The Blue Flower

The Blue Flower

Rating

9.5

The Pequod Review:

Penelope Fitzgerald (1916-2000) began her career as a novelist at the age of 60 and wrote several fine books over the final two decades of her life. The Blue Flower was her last and by far her best work. Based on the early life of Novalis (1772-1801), the German Romantic poet and all-around renaissance man, the book is a masterpiece of setting and ideas. Fitzgerald captures so well the intellectual excitement of the Romantic era, the growing conflict between religious and secular values, and the exhilaration of youth and idealism more generally. 

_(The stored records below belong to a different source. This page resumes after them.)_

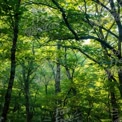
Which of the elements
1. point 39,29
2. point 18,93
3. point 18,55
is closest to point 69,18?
point 39,29

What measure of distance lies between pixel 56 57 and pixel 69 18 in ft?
28.2

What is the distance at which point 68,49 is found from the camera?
2278cm

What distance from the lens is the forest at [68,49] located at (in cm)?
1290

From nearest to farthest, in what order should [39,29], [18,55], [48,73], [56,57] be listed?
[39,29]
[18,55]
[56,57]
[48,73]

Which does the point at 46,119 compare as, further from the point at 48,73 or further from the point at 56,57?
the point at 56,57

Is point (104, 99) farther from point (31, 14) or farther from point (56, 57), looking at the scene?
point (31, 14)

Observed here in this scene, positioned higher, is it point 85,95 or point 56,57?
point 56,57

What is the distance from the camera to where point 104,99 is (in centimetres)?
2233

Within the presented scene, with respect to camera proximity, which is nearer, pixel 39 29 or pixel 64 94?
pixel 39 29

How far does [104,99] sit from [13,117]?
1848 centimetres

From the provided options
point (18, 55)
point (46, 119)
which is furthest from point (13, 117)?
point (18, 55)

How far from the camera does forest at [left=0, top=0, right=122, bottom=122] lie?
12.9m

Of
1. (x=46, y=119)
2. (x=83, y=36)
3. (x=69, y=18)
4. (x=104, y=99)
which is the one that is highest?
(x=69, y=18)

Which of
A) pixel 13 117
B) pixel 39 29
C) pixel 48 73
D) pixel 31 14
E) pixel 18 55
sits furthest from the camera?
pixel 48 73
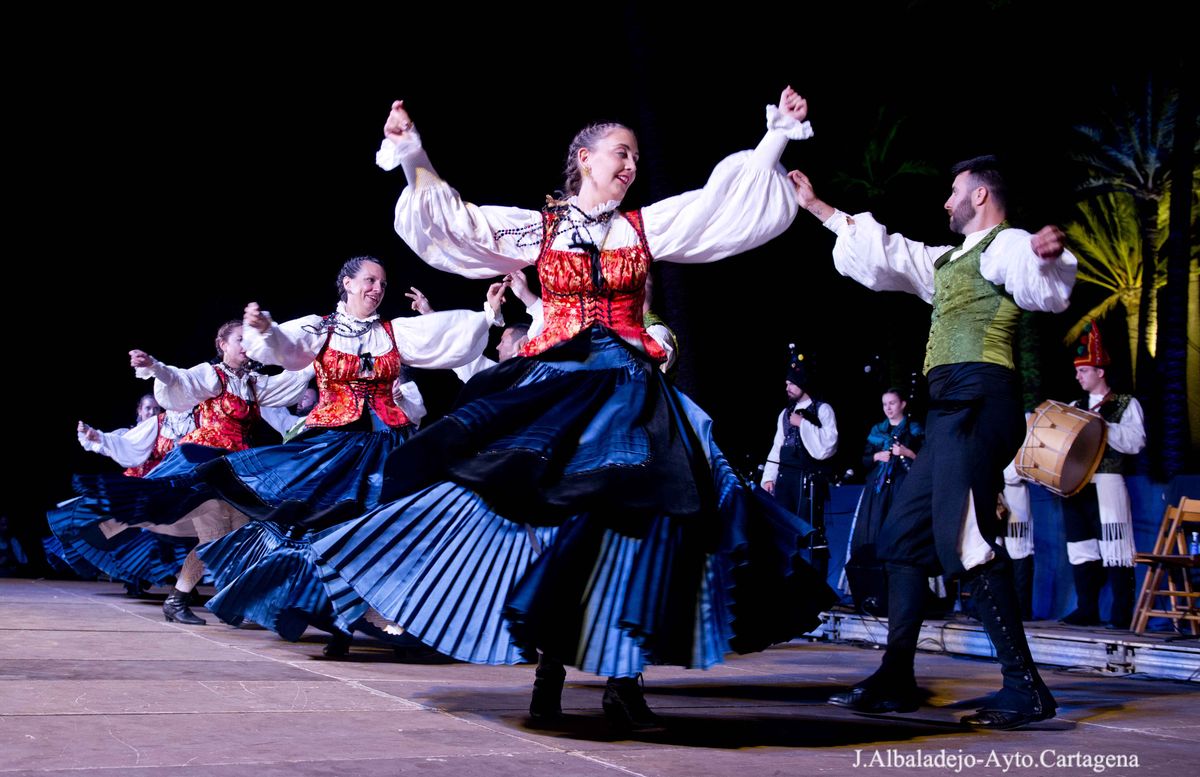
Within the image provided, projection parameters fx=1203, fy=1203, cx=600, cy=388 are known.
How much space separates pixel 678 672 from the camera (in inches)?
180

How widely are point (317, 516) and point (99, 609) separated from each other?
2.79 m

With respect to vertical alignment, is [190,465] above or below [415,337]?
below

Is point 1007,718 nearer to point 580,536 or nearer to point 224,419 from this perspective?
point 580,536

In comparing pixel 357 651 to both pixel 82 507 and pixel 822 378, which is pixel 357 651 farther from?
pixel 822 378

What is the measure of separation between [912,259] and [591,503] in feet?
4.98

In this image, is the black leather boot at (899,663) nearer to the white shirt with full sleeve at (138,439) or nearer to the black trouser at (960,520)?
the black trouser at (960,520)

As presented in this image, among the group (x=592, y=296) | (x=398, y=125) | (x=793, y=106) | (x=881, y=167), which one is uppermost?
(x=881, y=167)

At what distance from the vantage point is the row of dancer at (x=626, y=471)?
282cm

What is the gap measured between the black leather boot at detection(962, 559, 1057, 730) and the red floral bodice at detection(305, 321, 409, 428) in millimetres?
2605

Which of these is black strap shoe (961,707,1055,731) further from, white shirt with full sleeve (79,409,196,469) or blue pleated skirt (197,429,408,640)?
white shirt with full sleeve (79,409,196,469)

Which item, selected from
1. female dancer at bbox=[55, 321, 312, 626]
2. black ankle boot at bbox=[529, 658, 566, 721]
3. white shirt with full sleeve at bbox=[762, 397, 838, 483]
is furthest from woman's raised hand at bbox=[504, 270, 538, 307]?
white shirt with full sleeve at bbox=[762, 397, 838, 483]

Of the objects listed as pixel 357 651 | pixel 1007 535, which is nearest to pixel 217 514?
pixel 357 651

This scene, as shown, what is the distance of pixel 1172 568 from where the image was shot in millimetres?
7020

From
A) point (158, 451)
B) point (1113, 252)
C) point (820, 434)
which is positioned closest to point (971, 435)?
point (820, 434)
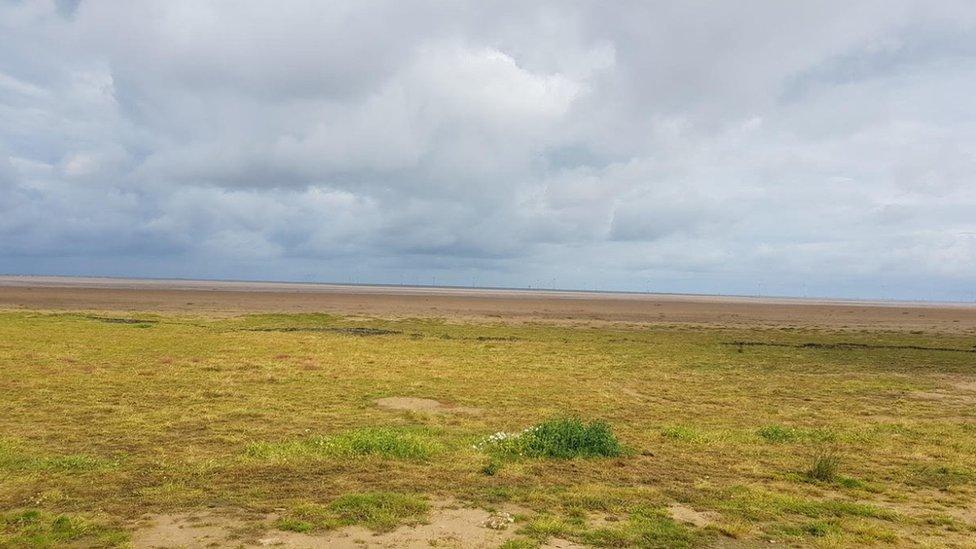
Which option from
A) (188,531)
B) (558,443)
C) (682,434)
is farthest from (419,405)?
(188,531)

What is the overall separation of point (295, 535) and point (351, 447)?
475 centimetres

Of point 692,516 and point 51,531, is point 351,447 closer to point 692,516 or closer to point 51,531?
point 51,531

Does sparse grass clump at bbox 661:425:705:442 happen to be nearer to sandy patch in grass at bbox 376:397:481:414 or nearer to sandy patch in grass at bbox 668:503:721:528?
sandy patch in grass at bbox 668:503:721:528

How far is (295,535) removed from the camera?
895cm

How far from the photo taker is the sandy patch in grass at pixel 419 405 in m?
19.5

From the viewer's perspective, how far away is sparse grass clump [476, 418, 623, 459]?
13652mm

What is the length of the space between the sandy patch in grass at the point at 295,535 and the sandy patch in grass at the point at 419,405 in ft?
31.9

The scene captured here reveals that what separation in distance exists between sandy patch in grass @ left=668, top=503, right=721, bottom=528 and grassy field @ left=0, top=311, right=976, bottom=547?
0.18 feet

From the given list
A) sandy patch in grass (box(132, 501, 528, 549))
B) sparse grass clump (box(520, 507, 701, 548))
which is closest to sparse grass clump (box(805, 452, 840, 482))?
sparse grass clump (box(520, 507, 701, 548))

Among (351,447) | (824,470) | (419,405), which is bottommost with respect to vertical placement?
(419,405)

Some of the novel’s deepest pleasures are in Fitzgerald’s prose, which is seemingly lit from within:

He overrode whatever protest it was that Fritz had begun, or rather he ignored it in the intensity of his wish to be understood. “Hardenberg, in every created thing, whether it is alive or whether it is what we usually call inanimate, there is an attempt to communicate, even among the totally silent. There is a question being asked, a different question for every entity, which for the most part will never be put into words, even by those who can speak. It is asked incessantly, most of the time however hardly noticeably, even faintly, like a church bell heard across meadows and enclosures. Best for the painter, once having looked, to shut his eyes, his physical eyes though not those of the spirit, so that he may hear it more distinctly. You must have listened for it, Hardenberg, for Fraulein Sophie’s question, you must have strained to make it out, even though, as I think very probable, she does not know herself what it is.”

I also liked this line:

[H]e started talking immediately, his thoughts seizing the opportunity to become words.

The book is a challenging read, at times fragmentary and elusive, and without much of a plot. But Fitzgerald’s rich and elegant style rewards a close reading. Highly recommended.